Data supplied:
#####

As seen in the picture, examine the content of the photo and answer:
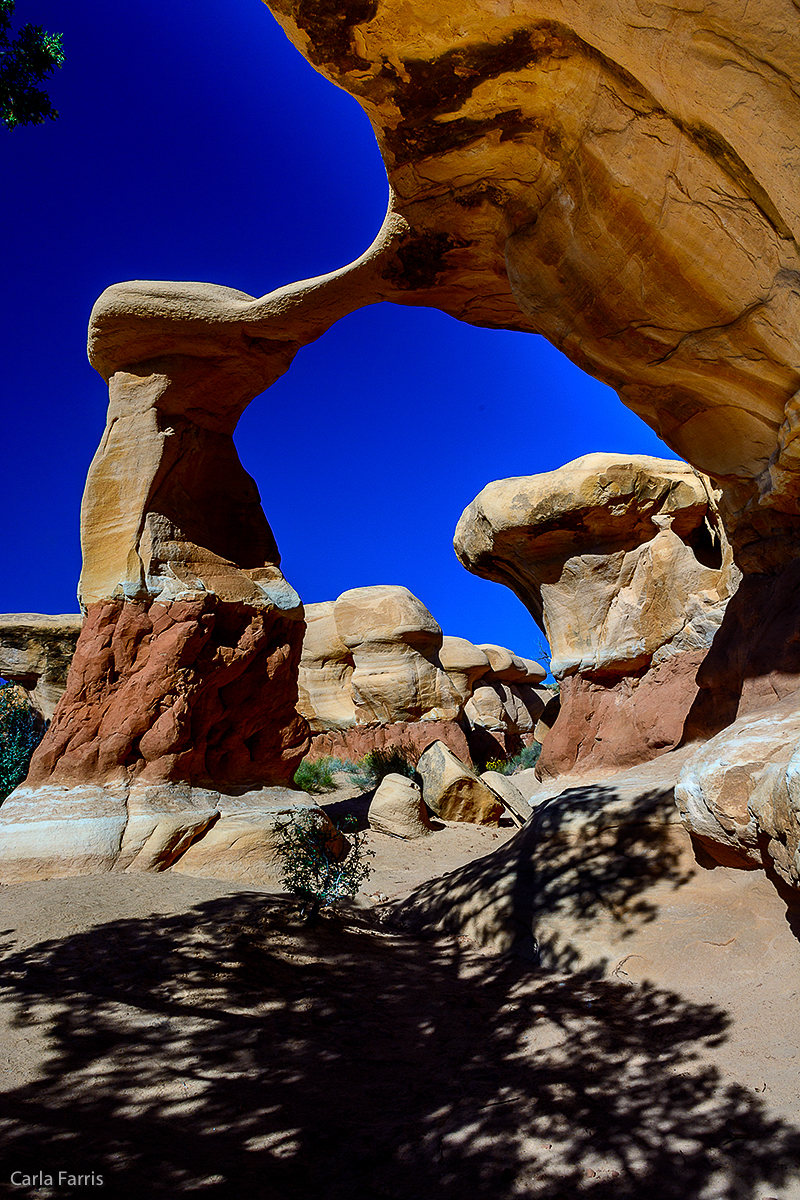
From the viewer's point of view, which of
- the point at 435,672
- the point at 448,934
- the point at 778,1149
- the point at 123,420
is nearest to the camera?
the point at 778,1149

#####

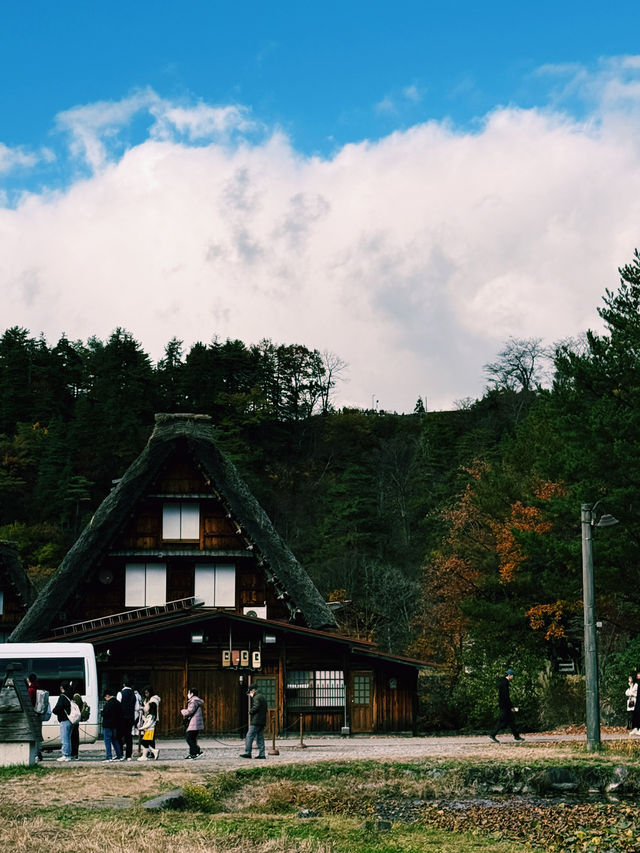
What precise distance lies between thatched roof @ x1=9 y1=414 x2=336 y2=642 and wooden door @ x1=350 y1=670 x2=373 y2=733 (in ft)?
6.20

#####

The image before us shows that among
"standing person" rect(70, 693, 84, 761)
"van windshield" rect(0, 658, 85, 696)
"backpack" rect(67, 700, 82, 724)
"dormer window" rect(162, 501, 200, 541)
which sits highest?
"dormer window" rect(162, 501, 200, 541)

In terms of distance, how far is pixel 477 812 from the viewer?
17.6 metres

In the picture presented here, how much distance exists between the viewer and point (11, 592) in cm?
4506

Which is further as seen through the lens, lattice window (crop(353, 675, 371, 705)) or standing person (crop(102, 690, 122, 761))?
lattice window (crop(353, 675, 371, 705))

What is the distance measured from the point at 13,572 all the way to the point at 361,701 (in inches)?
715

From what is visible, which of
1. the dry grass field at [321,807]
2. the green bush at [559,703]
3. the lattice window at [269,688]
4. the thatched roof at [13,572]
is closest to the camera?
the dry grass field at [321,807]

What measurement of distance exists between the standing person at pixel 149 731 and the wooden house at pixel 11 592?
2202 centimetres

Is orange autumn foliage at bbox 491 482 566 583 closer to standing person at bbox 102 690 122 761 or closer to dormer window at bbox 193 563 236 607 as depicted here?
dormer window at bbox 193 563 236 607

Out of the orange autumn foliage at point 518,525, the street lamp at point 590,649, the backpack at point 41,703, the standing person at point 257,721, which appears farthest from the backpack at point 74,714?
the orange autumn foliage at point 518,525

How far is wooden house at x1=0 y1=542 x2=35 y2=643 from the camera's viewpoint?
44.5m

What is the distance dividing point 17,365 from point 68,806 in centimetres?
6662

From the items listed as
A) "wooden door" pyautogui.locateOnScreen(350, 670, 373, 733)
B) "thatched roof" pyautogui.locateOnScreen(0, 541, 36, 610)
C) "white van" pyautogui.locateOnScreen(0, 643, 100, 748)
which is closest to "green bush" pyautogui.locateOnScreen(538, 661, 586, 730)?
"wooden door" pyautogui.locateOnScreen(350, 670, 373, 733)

#####

Work to complete: Rewrite the entries from the line with "What is the distance measured" through the line with "2202 centimetres" as a two-column CSV with the headers input and output, one row per entry. Put each entry's text and its answer in separate quoted fields, with line breaks replaced by spaces.

Task response:
input,output
"What is the distance measured from the point at 13,572 all the way to the point at 361,701 (in inches)?","715"
"From what is visible, which of 1. the dry grass field at [321,807] 2. the green bush at [559,703] 3. the lattice window at [269,688] 4. the thatched roof at [13,572] is closest to the camera?","the dry grass field at [321,807]"
"What measurement of distance exists between the standing person at pixel 149 731 and the wooden house at pixel 11 592?","2202 centimetres"